I experience and often hear descriptions of moments of greatness and moments of insignificance. Moments of intimacy and moments of distance. Moments of inspiration and moments of disappointment. I feel as if I'm observing a tug-of-war between the highs and the lows of life, relationships, and spirituality. Our history is filled with such moments of upheaval. Biblically, these emotional events turn up in the most dramatic scenes and laws.
The infamous Sotah, the woman accused of adultery, is pulled from both sides. She brings an offering to God, connecting to Him even as she is warned about the mysterious waters that may yank her one way to death or the other to blessing. She is humiliatingly paraded around the Temple, and she is lovingly reminded that God, so desperate for peace between her husband and her, allows His Name to be erased.
She finds herself in this horrible situation because she too was pulling in different directions. Every marriage has ups and downs, highs and lows, but she pulled away from her husband, and she came back close to him, and then pulled away again, back and forth. She has been living betwixt and between, and now finds herself at the center of an intense tug-of-war.
The Nazirite is tired of the tug-of-war of a relationship with God. He is frustrated as he is first pulled by the moments of inspiration only to soon find himself jerked in the opposite direction by disappointment. He's torn between the pull of greatness and the yanking back of insignificance. He's tired of the back and forth and withdraws from the world into what he believes is holiness. He'll be yanked back into the contest of life with all the back and forth, but he needs his time of peace.
The most famous Nazirite, Samson, experienced, "The spirit of God began to bounce in him," indicating that he lived one moment as a holy man, and the next, as a person struggling with his passions. Was he human or an X-man? Was he a Jew or, because of his great strength and courage, more of a Philistine? He is at the center of a tug-of-war; pulled by the tails of two foxes trying to separate, one day seeing a powerful lion and the next a dripping honeycomb. He stood his entire life between two pillars pushing both away as he desperately looked for peace. "She lulled him to sleep on her knees (Judges 16:19)," the mighty, imposing, larger than life hero, finds a child's peace falling asleep with his head on Delilah's lap. He is fully aware that she will betray him, but that moment of peace without any tug-of-war is worth losing his the strength that made him so different and torn.

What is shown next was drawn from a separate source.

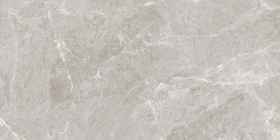 Керамогранит Marvel Grey Sugar 60x120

Ezekiel has a vision of the Chariot of God in which he sees,"The Chayot ran to and fro (Ezekiel 1:14)," because even in the Highest Heavens there is a back and forth; the Living Angels run toward God only to pull back for fear of the intensity. Even in Heaven there is a tug-of-war.
We are approaching Sinai, where at one moment, "Warn the people lest they break through to God to see (Exodus 19:21)," they will run to, only to, "see, tremble, and stood from afar (21:15)." The rope was being tugged back and forth even at Sinai.

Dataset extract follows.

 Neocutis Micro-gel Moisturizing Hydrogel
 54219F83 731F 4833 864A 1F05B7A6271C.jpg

This is not the child's game of tug-of-war. There are not two parties pulling in opposite directions. There is only one person, standing in the center of his own struggles. "I had the greatest prayer of my life," one day, and, "I'm disappointed in my prayer," the next. "Our marriage is more passionate than ever," today, and, "we've lost any sense of connection," tomorrow. "I am inspired to find answers to all my questions," right now, "My relationship with God can no longer be all or nothing; there are too many issues," a little later.

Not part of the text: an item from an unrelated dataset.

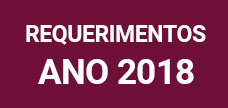 Requerimentos Câmara Rio Novo - 2018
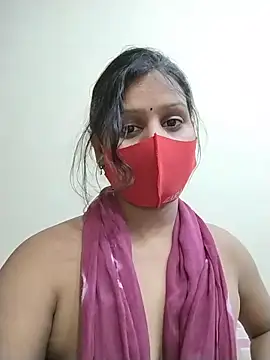 Snapshot of ankita077 chatting on May 3, 2026, 7:35 am ankita077 online show from May 3, 2026, 7:35 am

The "all or nothing" of a relationship with God is not all inspiration or none, all highs or none, but the willingness to live at the center of the tug-of-war of a meaningful life. We've been standing right there ever since Adam and Eve, and we're carrying on with all the ups and downs and back and forths. I find my peace not in perfect faith but in realizing that I stand with the Highest Angels and the Sotah, with Samson and Sinai; I find my peace when I understand that when I'm willing to live with the tug-of-war, I'm standing as a human being with God and Israel at Sinai.